- Aligning cDNA/ESTs to genomic sequences
- Mapping poly(A) sites
- Clustering poly(A) cleavage sites
- Gene types
- Signal mapping.
- Poly(A) site ID format
- Poly(A) site positions
- Poly(A) site supporting cDNA/ESTs
Aligning cDNA/ESTs to genomic sequences:
- We used all sequences listed in human and mouse UniGene databases (NCBI, March, 2004 versions) that are associated with LocusLink IDs, and aligned them to genome sequences (human genome Build 34.2 and mouse genome Build 32, both from NCBI). RefSeq mRNA and cDNA sequences (NCBI GeneBank March, 2004 release) and ESTs (NCBI dbEST March, 2004 release) were aligned to genomes using BLAST and MegaBLAST. We require 95% identity at the MegaBLAST stage to locate a gene and 90% identity at the BLAST stage to fill the gaps. The transcriptional orientation of a sequence on the genome was first determined by its splicing sites, e.g., GT.AG (5' and 3' splice sites, respectively) indicates a sense orientation whereas CT.AC indicates an anti-sense orientation, and/or its poly(A) tail since polyadenylation only occurs at the 3' end. If the orientation of a sequence indicated by splicing is in conflict with that by its poly(A) tail, the sequence is discarded. If neither piece of information can be obtained from a sequence, which automatically indicates that the sequence does not have a poly(A) tail (thus not of interest in this study), the sequence is also discarded.
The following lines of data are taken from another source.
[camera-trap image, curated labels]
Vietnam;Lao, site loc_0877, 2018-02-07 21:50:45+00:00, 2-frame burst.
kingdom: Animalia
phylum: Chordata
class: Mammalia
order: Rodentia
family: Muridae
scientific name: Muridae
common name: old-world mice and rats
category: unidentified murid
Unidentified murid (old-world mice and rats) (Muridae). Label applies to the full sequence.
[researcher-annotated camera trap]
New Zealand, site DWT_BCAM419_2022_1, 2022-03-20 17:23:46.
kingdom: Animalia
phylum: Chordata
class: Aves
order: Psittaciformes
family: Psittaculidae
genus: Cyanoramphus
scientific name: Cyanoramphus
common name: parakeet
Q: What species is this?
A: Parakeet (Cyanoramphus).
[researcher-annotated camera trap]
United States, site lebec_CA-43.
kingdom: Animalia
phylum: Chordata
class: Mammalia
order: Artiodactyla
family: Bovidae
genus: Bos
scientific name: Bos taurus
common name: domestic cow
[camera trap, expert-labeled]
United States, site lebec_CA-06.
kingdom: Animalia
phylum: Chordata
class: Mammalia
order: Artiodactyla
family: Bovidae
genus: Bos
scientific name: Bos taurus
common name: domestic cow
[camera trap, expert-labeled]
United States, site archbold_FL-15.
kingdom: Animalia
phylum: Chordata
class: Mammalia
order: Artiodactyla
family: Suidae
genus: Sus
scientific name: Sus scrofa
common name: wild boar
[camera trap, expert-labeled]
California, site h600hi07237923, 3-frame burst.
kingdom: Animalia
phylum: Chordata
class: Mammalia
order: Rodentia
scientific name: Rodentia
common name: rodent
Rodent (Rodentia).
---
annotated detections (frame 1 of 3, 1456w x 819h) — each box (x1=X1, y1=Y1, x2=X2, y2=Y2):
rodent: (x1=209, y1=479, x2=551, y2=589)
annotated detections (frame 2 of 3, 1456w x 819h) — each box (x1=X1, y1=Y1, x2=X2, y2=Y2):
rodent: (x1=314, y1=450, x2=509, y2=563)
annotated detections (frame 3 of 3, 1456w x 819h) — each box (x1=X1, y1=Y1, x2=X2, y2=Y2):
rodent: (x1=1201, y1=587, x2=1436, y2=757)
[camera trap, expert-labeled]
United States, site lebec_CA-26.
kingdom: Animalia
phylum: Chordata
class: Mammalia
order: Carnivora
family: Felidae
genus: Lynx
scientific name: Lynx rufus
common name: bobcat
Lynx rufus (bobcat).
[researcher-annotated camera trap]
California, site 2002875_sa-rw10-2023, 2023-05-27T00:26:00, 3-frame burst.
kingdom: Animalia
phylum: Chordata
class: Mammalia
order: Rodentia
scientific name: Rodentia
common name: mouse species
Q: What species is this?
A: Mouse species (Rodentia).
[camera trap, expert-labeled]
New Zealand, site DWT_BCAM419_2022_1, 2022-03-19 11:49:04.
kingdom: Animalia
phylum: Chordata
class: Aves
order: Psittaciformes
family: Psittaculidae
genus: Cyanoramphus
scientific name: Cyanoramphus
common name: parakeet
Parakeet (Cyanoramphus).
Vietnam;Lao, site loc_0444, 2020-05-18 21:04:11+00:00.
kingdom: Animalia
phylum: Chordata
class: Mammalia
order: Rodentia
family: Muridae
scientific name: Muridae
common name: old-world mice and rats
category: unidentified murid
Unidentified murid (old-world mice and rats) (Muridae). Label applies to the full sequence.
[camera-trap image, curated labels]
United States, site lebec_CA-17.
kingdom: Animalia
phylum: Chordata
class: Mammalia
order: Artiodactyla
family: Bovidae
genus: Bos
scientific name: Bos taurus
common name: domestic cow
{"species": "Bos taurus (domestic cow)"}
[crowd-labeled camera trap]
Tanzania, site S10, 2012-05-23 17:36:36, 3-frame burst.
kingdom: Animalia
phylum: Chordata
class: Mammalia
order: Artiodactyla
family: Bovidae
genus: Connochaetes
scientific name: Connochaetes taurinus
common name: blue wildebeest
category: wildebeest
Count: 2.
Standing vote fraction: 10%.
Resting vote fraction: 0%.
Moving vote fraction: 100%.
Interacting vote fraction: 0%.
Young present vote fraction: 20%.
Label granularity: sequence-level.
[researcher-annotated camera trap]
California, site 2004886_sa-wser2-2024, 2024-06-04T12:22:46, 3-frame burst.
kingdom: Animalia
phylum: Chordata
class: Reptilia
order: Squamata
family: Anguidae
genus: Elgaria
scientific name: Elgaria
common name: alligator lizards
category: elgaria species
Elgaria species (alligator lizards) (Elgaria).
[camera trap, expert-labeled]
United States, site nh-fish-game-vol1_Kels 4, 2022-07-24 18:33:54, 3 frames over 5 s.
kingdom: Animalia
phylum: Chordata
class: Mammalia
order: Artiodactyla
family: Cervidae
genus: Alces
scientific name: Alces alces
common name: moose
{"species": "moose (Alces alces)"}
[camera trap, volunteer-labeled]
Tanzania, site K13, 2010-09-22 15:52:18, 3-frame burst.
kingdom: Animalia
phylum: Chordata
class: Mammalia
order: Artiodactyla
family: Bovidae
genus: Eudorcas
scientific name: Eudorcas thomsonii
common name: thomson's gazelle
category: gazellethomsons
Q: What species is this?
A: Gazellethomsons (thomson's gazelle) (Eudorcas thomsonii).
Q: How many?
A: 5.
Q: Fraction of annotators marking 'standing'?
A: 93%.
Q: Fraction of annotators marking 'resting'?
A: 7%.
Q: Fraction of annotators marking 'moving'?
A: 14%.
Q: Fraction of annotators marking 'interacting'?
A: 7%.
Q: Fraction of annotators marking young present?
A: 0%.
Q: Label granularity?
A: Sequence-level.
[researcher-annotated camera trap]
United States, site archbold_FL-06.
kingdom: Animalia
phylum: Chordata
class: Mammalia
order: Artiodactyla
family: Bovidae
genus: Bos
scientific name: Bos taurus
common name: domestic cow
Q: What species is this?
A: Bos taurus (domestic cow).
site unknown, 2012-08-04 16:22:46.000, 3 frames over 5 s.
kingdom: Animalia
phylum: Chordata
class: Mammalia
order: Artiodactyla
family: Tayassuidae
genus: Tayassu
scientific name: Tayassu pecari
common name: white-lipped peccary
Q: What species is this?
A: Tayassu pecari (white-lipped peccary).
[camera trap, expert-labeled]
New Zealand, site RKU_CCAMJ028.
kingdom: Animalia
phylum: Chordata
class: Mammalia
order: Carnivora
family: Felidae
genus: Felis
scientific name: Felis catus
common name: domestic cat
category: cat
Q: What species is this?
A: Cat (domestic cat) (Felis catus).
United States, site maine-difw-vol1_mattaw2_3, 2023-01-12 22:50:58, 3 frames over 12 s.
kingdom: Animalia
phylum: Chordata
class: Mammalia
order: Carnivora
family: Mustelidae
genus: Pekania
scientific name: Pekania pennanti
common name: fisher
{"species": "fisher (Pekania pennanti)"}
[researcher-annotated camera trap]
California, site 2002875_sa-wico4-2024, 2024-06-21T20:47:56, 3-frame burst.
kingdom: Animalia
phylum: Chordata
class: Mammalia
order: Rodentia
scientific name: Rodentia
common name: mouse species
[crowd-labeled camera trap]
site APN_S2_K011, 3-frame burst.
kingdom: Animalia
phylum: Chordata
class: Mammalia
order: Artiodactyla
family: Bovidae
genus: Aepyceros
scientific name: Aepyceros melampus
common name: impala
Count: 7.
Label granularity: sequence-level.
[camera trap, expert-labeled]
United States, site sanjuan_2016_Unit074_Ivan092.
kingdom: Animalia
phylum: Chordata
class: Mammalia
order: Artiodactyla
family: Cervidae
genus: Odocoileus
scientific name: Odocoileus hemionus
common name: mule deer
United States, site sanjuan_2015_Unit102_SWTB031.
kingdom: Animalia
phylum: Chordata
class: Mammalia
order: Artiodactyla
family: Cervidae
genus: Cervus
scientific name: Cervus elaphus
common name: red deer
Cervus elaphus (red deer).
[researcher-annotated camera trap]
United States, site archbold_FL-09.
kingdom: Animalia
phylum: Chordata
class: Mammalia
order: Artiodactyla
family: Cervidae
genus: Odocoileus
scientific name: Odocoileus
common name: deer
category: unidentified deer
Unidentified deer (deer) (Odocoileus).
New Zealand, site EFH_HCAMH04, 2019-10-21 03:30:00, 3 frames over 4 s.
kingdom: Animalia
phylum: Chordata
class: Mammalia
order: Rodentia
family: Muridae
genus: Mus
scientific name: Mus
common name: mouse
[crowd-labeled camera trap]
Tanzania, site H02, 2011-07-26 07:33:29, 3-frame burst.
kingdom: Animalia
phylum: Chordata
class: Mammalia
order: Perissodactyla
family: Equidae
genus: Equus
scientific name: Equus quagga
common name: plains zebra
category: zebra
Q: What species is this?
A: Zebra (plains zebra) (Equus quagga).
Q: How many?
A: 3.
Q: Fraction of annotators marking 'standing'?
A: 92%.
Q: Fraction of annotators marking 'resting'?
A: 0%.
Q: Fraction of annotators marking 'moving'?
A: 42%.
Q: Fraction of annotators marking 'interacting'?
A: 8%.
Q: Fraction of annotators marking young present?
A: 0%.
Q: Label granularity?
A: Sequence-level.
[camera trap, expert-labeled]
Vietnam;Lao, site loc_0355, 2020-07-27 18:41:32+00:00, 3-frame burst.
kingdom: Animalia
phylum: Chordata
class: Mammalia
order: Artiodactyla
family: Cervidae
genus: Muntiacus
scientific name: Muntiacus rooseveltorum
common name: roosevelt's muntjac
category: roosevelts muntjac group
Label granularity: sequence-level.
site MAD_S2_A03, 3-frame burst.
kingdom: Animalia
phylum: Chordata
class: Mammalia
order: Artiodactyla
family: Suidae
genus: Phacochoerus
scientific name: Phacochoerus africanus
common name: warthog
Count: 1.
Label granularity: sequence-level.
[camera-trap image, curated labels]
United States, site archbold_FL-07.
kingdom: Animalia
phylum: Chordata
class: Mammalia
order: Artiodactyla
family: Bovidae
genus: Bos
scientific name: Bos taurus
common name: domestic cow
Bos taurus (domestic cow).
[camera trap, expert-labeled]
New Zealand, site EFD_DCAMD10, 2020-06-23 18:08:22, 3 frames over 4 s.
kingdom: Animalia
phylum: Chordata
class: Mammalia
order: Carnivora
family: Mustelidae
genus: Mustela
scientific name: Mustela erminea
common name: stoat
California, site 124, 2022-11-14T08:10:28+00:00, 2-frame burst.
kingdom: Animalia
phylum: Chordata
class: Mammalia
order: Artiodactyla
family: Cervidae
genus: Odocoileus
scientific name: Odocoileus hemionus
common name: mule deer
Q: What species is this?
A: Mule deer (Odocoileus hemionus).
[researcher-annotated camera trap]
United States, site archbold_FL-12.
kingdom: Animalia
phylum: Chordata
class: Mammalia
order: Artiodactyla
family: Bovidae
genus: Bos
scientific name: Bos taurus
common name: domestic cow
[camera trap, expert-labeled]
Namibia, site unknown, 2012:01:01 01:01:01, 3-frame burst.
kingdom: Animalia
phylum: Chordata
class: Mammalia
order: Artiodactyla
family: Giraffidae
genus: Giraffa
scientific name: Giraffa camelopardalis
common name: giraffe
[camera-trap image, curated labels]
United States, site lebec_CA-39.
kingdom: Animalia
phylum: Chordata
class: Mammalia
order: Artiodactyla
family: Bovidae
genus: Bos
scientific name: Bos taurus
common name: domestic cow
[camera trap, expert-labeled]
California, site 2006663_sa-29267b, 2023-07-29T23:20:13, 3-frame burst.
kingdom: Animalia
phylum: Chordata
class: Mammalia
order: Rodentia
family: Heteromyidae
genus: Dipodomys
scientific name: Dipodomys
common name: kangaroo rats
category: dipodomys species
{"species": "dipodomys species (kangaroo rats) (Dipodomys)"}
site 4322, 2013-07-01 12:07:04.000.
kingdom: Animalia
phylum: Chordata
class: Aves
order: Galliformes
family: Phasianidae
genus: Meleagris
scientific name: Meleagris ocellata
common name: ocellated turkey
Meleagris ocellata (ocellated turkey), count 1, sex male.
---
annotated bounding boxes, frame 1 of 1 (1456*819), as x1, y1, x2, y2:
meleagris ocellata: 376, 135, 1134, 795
- In this study, genes are represented by LocusLink entries, which were obtained from NCBI. RefSeq mRNA sequences were used to represent transcripts of genes. If a gene has more than one RefSeq sequence, their corresponding genomic regions are required to overlap, and their transcriptional orientations are required to be the same. Genes whose RefSeq sequences do not meet these two criteria are discarded. Thus each gene's orientation and genomic location can be unequivocally determined using its RefSeq(s). cDNA/ESTs that are associated with a gene, as listed in the UniGene database, are required to meet the following criteria: (1) A sequence's transcriptional orientation is required to be in agreement with that of its associated gene. (2) The genomic regions aligned with a cDNA/EST are required to overlap with those of RefSeq sequences of its corresponding gene by either a 32 nt sequence or an entire exon (either the cDNA/EST's or RefSeq's). This is to eliminate sequences incorrectly associated with LocusLink IDs in the UniGene database. Also, it discards sequences that reside in the intron region of other genes. The start and stop codon of a gene is located using the RefSeq GeneBank annotation file.
Mapping poly(A) sites:
- cDNA/EST sequences aligned to genomic sequences were examined for poly(A) tails after the alignment. Unaligned sequences at both 5' and 3' termini of the cDNA/EST were checked for a stretch of T and A respectively. For the 3' end, a sequence is considered to have a poly(A) tail if after the unaligned position (1) the sequence contains 8 or more consecutive As, or (2) if it has one other nucleotide, it has 8 or more consecutive As after the other nucleotide. The criteria are the same for the 5' end except that consecutive Ts are searched.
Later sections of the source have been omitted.